Tanaman Sorgum termasuk tanaman yang sedikit terserang hama penyakit bila dibandingkan dengan tanaman lainnya. Namun terdapat beberapa hama dan penyakit tanaman sorgum yang utama seperti :
Lalat bibit (Atherigona exiqua Stein)
o Lalat bibit ini menyerang tanaman di bagian pangkal batang tanaman dengan menggerek dan menyerang tanaman sorgum muda (berumur 3 minggu setelah tanam) sehingga menyebabkan berlubang kecil tidak teratur dan akhirnya tanaman menjadi layu kemudian mati mati. Pengendalian lalat bibit dapat dilakukan dengan melakukan pertanaman serempak dan menaburkan insektisida 10 kg Furadan 3 G per hektar pada saat tanam.


Ulat Tanah (Agrotis sp)
o Ulat ini biasanya menyerang tanaman pada malam hari dengan sasaran tanaman sorgum stadium muda. Serangannya menyebabkan pangkal batang tanaman terpotong tepat diatas permukaan tanah sehingga bekas serangannya tampak terkulai. Cara pengendalian dengan menaburkan insektisida Furadan 3 G berdosis 20 s/d 30 kg/ha yang dilakukan bersamaan saat penanaman.

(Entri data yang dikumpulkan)
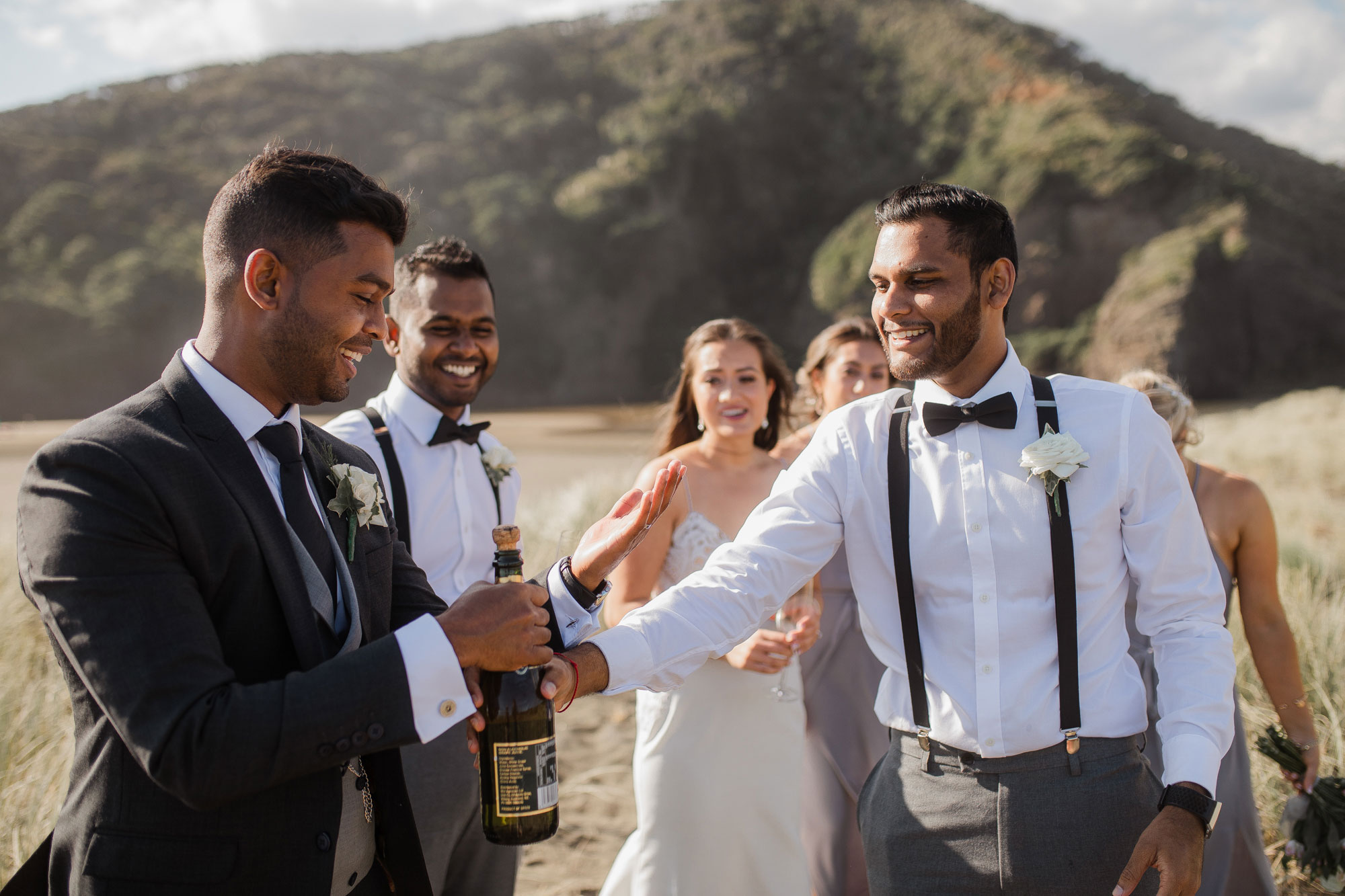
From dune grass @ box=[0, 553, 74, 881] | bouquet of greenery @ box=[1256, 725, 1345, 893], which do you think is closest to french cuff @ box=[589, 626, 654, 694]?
dune grass @ box=[0, 553, 74, 881]

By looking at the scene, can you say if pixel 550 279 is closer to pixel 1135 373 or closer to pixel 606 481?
pixel 606 481

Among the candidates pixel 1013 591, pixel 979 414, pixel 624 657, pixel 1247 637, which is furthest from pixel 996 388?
pixel 1247 637

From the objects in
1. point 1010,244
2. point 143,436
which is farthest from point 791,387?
point 143,436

TUGAS YANG DIKERJAKAN
**A)** Sunting bagian teks tentang hama sorgum dari "Tanaman Sorgum termasuk" hingga "pada saat tanam.", lalu ganti "tanaman sorgum muda" dengan "tanaman sorgum yang masih muda".
**B)** Lanjutkan teks tentang hama sorgum mulai setelah kalimat terakhirnya.

KELUARAN YANG DIHARAPKAN
**A)**
Tanaman Sorgum termasuk tanaman yang sedikit terserang hama penyakit bila dibandingkan dengan tanaman lainnya. Namun terdapat beberapa hama dan penyakit tanaman sorgum yang utama seperti :
Lalat bibit (Atherigona exiqua Stein)
o Lalat bibit ini menyerang tanaman di bagian pangkal batang tanaman dengan menggerek dan menyerang tanaman sorgum yang masih muda (berumur 3 minggu setelah tanam) sehingga menyebabkan berlubang kecil tidak teratur dan akhirnya tanaman menjadi layu kemudian mati mati. Pengendalian lalat bibit dapat dilakukan dengan melakukan pertanaman serempak dan menaburkan insektisida 10 kg Furadan 3 G per hektar pada saat tanam.

**B)**
Hama bubuk
o Disebabkan oleh serangan Sitophilus sp yang menyerang biji sorgum di gudang penyimpanan. Serangga ini menyerang biji sorgum yang berlubang-lubang dan keropos sehingga tidak layak untuk dikonsumsi. Pengendalian hama bubuk ini dengan cara menyimpan biji sorgum yang dicampur dengan serbuk daun putri malu (Mimosa pudica) dengan perbandingan 10 : 1. Hal ini disebabkan karena daun putri malu mengandung protein mimosan yang dapat merusak dan menghambat pertumbuhan larva hama bubuk.



Karat daun
o Gejala serangannya adalah munculnya noda-noda kecil berwarna merah karat yang kemudian diikuti dengan timbulnya massa tepung berwarna coklat kekuning-kuningan yang menutupi permukaan daun. Pengendaliannya dengan cara memangkas daun yang terinfeksi berat dan melakukan pergiliran/rotasi tanaman.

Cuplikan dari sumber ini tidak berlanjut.